# Can Bachmann DCC trains run using NCE powercab



## musicwerks (Jan 4, 2012)

Dear folks,

I am pending conversion to DCC..

But I burnt my brand new DD-40 on DC power pack, so I am a bit scared now...

I have learnt first-hand of the dodgy Bachmann decoders and less-than-impressive reviews Bachmann EZ control 

Can the factory Bachmann DCC trains and Life like proto engines (DCC) run using NCE powercab and not burn up? 

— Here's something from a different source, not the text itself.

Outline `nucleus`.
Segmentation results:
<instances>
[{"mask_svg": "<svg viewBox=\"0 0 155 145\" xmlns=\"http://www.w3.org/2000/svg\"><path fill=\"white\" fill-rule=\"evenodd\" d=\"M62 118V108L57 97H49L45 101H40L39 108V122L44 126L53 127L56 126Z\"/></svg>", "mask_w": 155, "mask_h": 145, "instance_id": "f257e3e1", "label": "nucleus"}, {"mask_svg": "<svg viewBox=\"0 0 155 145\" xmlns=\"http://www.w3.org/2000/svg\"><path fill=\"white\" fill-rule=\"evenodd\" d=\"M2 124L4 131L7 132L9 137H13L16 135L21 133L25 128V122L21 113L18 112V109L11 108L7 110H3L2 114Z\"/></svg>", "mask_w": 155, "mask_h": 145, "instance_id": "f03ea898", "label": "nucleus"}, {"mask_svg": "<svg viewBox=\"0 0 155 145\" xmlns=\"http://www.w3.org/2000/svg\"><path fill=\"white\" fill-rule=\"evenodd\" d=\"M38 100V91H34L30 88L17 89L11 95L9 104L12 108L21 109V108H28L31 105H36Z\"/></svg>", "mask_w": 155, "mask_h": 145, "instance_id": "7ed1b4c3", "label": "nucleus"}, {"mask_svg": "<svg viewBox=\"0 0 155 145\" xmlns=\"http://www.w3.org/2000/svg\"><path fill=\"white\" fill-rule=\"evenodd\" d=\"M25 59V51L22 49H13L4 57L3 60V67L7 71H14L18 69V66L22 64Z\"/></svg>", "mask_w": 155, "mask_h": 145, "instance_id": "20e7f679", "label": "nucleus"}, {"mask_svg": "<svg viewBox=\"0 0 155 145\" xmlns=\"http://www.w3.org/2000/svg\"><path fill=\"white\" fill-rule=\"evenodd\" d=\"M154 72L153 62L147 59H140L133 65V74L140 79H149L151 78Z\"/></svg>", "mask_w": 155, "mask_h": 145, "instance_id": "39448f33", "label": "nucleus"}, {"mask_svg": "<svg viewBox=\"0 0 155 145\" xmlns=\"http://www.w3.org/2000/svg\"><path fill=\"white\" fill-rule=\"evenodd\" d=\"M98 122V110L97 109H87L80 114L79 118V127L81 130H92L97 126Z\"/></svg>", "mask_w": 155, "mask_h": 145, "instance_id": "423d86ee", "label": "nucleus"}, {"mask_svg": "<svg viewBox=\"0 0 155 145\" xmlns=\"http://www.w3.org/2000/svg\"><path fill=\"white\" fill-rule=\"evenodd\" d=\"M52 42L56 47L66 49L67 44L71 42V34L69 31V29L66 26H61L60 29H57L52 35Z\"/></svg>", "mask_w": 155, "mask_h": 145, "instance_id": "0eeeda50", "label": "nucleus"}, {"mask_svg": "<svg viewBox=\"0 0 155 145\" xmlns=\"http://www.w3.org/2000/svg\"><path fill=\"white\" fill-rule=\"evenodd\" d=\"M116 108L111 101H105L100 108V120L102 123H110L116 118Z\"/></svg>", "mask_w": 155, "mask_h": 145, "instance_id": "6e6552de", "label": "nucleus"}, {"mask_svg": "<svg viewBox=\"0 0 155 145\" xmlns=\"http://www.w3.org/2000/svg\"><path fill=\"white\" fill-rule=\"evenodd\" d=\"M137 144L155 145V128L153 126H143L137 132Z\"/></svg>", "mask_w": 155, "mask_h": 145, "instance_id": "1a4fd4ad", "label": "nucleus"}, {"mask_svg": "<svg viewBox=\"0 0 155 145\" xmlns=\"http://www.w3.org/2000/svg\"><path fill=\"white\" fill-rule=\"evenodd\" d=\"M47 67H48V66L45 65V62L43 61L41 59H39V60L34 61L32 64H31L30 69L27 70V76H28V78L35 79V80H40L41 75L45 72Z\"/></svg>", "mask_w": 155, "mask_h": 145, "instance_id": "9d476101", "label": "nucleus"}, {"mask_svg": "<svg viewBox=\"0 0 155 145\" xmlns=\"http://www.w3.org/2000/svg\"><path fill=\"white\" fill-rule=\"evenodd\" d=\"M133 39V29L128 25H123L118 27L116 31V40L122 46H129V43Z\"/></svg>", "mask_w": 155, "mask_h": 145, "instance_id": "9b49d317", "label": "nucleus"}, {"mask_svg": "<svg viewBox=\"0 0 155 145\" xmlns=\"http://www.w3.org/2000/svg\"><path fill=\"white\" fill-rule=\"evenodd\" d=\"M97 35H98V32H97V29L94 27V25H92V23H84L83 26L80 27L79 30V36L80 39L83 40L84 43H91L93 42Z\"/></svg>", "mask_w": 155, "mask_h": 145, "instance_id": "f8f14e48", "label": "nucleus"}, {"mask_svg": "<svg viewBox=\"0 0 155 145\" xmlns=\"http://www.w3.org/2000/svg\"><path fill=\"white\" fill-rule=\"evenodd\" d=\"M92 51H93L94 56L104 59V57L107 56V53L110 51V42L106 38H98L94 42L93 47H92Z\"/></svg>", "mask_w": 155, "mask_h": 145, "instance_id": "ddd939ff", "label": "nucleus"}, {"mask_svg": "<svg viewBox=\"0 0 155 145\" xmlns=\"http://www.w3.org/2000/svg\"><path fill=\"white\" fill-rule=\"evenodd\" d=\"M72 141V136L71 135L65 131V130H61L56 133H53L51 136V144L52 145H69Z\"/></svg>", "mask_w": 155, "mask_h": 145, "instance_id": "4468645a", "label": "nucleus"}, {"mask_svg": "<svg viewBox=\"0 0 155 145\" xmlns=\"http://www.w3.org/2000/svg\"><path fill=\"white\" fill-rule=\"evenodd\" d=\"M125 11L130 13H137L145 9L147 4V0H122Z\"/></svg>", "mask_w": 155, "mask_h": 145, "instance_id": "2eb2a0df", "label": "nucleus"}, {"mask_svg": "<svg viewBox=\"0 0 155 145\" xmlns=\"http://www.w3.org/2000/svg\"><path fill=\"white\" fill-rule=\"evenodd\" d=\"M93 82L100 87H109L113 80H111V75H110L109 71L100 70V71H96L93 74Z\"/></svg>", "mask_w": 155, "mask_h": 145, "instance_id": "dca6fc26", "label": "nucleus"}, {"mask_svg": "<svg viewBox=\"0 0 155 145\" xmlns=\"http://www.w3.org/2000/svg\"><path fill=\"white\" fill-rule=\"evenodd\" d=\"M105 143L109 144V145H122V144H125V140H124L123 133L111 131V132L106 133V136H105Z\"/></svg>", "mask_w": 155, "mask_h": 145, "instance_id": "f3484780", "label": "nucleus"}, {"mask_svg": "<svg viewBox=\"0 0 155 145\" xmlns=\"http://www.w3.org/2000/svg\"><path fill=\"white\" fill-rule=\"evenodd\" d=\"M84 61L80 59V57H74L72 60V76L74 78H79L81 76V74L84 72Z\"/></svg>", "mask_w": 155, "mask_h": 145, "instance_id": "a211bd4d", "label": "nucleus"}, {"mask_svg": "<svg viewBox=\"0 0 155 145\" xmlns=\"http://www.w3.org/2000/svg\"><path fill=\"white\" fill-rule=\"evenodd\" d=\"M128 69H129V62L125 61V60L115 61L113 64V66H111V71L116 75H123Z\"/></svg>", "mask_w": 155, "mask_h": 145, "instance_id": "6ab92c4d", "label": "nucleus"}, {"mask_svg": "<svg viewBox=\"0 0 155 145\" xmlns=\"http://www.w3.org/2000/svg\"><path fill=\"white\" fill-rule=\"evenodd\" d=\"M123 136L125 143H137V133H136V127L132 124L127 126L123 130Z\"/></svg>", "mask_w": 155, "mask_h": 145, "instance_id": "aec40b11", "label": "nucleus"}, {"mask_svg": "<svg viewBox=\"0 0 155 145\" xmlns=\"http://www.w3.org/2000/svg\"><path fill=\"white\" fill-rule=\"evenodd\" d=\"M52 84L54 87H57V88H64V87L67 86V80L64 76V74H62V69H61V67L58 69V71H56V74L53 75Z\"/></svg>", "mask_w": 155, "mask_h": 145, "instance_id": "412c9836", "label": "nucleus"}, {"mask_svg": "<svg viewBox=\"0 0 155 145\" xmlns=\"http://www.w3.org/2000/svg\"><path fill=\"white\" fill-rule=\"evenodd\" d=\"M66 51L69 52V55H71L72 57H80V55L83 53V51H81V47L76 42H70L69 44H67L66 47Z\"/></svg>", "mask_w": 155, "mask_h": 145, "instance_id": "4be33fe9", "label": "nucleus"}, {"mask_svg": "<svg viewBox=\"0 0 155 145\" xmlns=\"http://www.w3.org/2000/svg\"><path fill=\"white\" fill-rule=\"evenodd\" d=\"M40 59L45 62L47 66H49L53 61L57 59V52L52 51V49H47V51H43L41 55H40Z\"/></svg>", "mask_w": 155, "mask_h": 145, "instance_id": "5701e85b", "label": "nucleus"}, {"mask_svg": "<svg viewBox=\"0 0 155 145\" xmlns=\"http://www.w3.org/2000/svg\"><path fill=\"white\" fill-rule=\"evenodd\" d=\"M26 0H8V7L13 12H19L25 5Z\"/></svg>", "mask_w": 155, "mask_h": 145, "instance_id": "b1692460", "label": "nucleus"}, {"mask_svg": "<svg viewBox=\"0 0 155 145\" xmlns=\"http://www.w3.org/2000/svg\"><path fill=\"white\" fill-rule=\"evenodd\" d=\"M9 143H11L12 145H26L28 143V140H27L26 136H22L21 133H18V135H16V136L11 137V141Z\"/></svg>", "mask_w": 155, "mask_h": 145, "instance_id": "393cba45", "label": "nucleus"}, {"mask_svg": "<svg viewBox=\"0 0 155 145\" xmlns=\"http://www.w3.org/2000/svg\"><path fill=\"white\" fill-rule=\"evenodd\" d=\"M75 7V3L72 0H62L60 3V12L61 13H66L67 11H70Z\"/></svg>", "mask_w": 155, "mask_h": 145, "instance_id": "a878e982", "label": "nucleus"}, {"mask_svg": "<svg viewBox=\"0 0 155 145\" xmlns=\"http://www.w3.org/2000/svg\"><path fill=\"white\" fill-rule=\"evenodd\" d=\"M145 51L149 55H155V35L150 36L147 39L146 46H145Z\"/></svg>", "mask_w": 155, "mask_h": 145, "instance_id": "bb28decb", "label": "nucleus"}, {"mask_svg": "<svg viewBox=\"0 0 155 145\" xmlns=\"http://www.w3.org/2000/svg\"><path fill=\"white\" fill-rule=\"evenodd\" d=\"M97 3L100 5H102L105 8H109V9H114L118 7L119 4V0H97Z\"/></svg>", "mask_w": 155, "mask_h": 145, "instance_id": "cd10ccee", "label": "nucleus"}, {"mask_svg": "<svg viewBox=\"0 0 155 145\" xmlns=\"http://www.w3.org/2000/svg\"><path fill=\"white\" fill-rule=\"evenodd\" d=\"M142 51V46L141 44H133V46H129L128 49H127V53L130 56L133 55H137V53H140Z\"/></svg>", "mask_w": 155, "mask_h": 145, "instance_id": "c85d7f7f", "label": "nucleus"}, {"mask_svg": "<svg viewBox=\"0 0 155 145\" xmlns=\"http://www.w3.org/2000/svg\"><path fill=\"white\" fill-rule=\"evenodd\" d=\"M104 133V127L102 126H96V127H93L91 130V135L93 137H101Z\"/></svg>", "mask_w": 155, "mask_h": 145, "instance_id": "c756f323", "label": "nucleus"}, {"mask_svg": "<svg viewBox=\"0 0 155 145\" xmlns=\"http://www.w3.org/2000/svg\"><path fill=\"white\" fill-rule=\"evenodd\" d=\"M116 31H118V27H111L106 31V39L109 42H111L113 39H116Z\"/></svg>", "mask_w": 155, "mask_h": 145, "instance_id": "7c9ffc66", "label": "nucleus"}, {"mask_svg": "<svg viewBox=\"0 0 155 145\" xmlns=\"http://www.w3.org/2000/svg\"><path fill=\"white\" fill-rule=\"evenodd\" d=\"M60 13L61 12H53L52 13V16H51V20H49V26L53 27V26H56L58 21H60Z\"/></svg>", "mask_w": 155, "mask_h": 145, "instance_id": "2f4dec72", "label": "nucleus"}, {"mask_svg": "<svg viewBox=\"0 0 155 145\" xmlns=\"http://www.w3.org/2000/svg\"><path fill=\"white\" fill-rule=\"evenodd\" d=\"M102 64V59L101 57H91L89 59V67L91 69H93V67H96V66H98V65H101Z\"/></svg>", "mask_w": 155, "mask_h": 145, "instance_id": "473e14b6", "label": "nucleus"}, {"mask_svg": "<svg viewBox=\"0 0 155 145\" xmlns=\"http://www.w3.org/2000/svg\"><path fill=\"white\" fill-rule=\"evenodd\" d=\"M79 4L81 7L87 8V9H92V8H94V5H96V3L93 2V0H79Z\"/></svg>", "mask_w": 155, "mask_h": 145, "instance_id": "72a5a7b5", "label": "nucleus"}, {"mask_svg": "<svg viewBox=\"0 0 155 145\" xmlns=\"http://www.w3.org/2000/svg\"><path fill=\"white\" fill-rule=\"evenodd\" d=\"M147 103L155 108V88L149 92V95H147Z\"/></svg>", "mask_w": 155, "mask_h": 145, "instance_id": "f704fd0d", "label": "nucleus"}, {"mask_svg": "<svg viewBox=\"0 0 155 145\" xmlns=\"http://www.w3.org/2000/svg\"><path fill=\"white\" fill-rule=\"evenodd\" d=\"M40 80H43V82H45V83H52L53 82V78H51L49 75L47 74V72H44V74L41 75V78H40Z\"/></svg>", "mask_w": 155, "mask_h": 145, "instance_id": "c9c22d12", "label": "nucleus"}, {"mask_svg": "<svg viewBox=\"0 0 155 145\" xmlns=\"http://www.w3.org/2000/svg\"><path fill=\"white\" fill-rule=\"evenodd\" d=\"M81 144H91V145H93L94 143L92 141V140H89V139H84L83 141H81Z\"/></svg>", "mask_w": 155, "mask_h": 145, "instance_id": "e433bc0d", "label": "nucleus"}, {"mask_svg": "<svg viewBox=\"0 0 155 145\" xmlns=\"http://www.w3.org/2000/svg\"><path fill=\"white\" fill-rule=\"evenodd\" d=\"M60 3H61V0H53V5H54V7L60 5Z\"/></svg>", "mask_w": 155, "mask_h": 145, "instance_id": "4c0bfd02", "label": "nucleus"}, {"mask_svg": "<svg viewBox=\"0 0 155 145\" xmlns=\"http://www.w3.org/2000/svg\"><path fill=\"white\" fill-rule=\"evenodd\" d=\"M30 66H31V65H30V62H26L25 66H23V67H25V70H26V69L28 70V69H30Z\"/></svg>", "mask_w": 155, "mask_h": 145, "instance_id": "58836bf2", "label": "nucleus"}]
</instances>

http://modeltrains.about.com/od/DCC/fr/Nce-Power-Cab-Dcc-System-Review.htm

Any advice is greatly appreciated...

Please bear with me, I am new to DCC and nobody in Singapore here (as far as I know) runs US trains. The few good men who run trains here are on British Hornby...so I had no reference what so ever.

Cheers
Kiong


----------



## Nolackofwanna (Mar 10, 2011)

Hi 
Well I'm running two Bachmann engines on the NCE system with no problems so far.
I burnt up a DDA40x on the same system but that was with a Digitrax decoder installed in it using the Bachmann main board as the interface.


----------



## Davidfd85 (Jul 4, 2011)

Thats just what I'm running with no problems so far.


----------



## flyboy2610 (Jan 20, 2010)

A decoder doesn't really care what brand of DCC system you have, as long as the decoder is NMRA compliant. Some decoders, however, are better brands than other, and Bachmann... well, they aren't so great. As long as the decoder isn't defective, it will work just fine with NCE equipment.


----------